I’ve never professed to be an art expert – what I know about art (other than knowing what I like) could be written on the bristles of a paintbrush. I have a very rudimentary, non-technical idea of what a fresco is but had never heard of a fresco-secco. And I’d certainly never heard of mixing lime and cheese (specifically that cheese that is found in a túró rudi) and dye to get paint!
Back in 1994, when artist Patay László (1932-2002) was preparing to paint a fresco-secco in the Catholic church of St John the Baptist in Ráckeve, he used 170 kg of tehén túró cheese when mixing his paints. I resisted a childish temptation to lick the walls and see if any of the taste remained. It took one year of dedicated work during which Patay painted 245 faces and his team of volunteers filled in the rest. About 600 square meters of walls space is now home to a glorious feast of colour, blending beautifully with the baroque paintings and the glitter and gold that are features of Catholic church decor worldwide.
With a population of 9000 people, about 70% of those living in Ráckeve are Catholic. The local church made a smart move in its day when it agreed to open a Catholic school on condition that all parents attended mass with their chidren each Sunday. Of the four regular Sunday masses, two are more than half-full and the other two have standing room only. I doubt many visitors get any prayers said as there is so much to see.

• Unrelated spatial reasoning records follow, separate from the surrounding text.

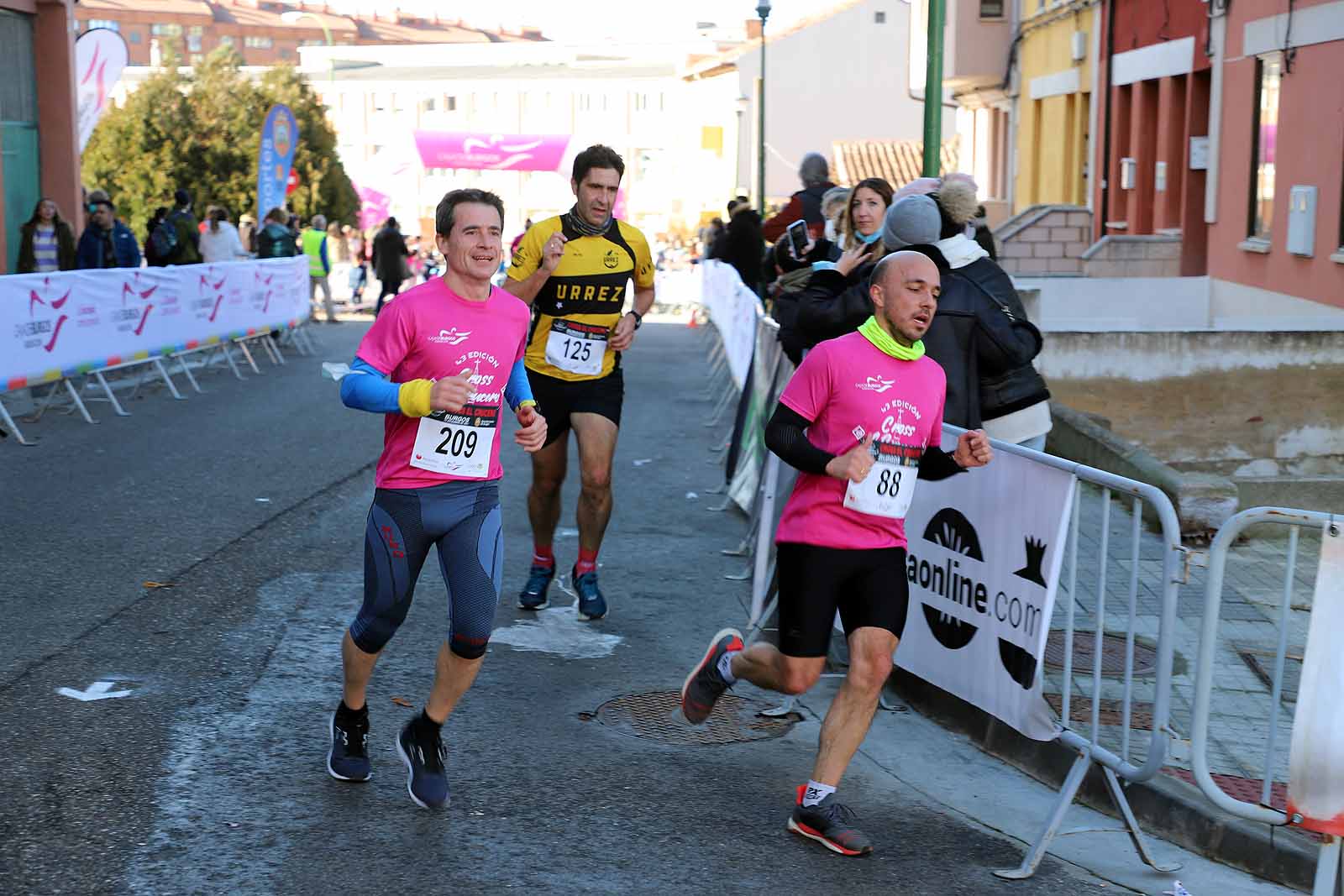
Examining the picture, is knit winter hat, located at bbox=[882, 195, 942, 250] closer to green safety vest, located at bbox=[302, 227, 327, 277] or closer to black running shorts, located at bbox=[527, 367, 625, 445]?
black running shorts, located at bbox=[527, 367, 625, 445]

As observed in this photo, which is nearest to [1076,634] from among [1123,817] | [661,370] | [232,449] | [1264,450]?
[1123,817]

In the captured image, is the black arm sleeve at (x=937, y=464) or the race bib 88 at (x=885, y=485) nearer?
the race bib 88 at (x=885, y=485)

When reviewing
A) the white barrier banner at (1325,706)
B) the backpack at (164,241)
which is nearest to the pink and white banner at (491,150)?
the backpack at (164,241)

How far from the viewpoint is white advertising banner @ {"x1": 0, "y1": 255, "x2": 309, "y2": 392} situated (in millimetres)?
13562

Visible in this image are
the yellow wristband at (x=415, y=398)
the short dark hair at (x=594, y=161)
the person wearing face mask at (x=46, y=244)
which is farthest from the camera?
the person wearing face mask at (x=46, y=244)

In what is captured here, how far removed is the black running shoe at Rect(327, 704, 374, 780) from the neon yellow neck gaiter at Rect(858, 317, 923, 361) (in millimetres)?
1978

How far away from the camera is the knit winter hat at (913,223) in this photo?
622 cm

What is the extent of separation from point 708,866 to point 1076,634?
2238 millimetres

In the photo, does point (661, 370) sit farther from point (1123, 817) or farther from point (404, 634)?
point (1123, 817)

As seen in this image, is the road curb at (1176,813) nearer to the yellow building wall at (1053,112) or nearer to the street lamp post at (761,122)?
the yellow building wall at (1053,112)

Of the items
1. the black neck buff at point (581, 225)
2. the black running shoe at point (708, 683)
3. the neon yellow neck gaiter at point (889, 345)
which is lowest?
the black running shoe at point (708, 683)

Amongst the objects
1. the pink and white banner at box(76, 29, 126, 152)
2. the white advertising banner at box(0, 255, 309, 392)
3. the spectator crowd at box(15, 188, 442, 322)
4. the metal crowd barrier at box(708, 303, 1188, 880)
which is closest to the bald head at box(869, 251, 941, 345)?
the metal crowd barrier at box(708, 303, 1188, 880)

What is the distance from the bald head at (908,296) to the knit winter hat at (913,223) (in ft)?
3.50

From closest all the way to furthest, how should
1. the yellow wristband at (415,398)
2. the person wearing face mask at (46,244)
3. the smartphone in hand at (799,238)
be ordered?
the yellow wristband at (415,398) < the smartphone in hand at (799,238) < the person wearing face mask at (46,244)
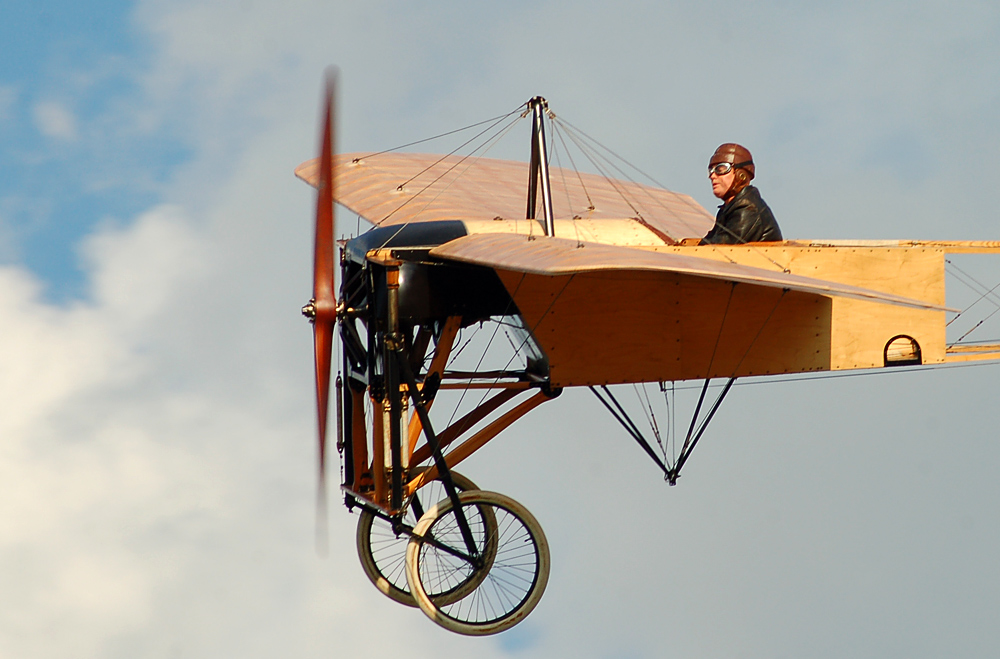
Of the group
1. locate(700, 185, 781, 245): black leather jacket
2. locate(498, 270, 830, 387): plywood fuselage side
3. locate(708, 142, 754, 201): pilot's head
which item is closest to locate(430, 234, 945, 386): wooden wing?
locate(498, 270, 830, 387): plywood fuselage side

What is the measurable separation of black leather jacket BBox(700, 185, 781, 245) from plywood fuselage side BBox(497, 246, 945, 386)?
450 millimetres

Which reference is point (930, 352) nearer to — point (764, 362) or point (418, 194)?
point (764, 362)

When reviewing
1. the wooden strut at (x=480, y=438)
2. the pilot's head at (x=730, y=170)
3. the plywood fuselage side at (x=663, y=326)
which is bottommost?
the wooden strut at (x=480, y=438)

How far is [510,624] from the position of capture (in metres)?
19.9

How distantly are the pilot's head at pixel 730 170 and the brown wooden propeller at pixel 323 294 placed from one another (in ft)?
16.1

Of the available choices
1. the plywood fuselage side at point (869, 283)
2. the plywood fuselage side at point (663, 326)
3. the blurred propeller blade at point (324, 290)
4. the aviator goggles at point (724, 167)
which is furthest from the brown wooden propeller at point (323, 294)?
the aviator goggles at point (724, 167)

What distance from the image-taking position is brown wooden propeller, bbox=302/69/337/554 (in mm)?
19125

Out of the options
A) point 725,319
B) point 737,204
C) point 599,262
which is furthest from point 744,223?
point 599,262

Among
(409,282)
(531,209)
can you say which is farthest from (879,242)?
(409,282)

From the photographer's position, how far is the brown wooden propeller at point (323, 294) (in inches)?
753

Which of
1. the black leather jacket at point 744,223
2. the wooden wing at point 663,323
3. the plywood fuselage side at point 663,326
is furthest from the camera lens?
the black leather jacket at point 744,223

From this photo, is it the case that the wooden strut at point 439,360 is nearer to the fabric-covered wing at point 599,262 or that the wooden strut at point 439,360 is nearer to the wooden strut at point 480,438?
the wooden strut at point 480,438

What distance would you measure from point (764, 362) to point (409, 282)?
170 inches

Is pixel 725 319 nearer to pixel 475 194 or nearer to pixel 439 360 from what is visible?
pixel 439 360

The fresco moves from Adam and Eve in the garden right through to hell and damnation. The seven deadly sins are featured as are the twelve Apostles, and the three virtues of Catholicism (faith, hope and charity). Everywhere you turn you see something new, something different. Tilting your head back and looking up towards the ceiling brings a rush of blood that is further exacerbated by the vision of what’s looking down on you.
Up till now, the only time I’ve come across the word ‘secco’ is on a bottle of sparkling wine. I knew it meant ‘dry’ but I hadn’t reaslied that a fresco-secco is one that is painted on a dry wall. Whereas other frescos are painted on freshly plastered wet walls. You learn something new every day.
Of all the scenes depicted by Patay, the one that really hooked me was of the four horses of the apocolypse. Very eerie and yet very beautiful.
While preparing the walls for the fresco (the whole process by the way was overseen by someone from the Vatican who was there to ensure that everything was depicted accurately and in keeping with the teachings of the Catholic church – a project manager with a difference!) they came across evidence that it had been painted on before. I wonder whose decision it was to go ahead and continue painting rather than strip the walls and see what lay underneath. My curiosity would have killed me so I know what I’d have decided. If you’re in the area, St John the Baptist’s is worth a visit. From Budapest, take the #6 hév from Vágóhíd (at the end trams 2 and 24) and it’s about a 75-minute journey.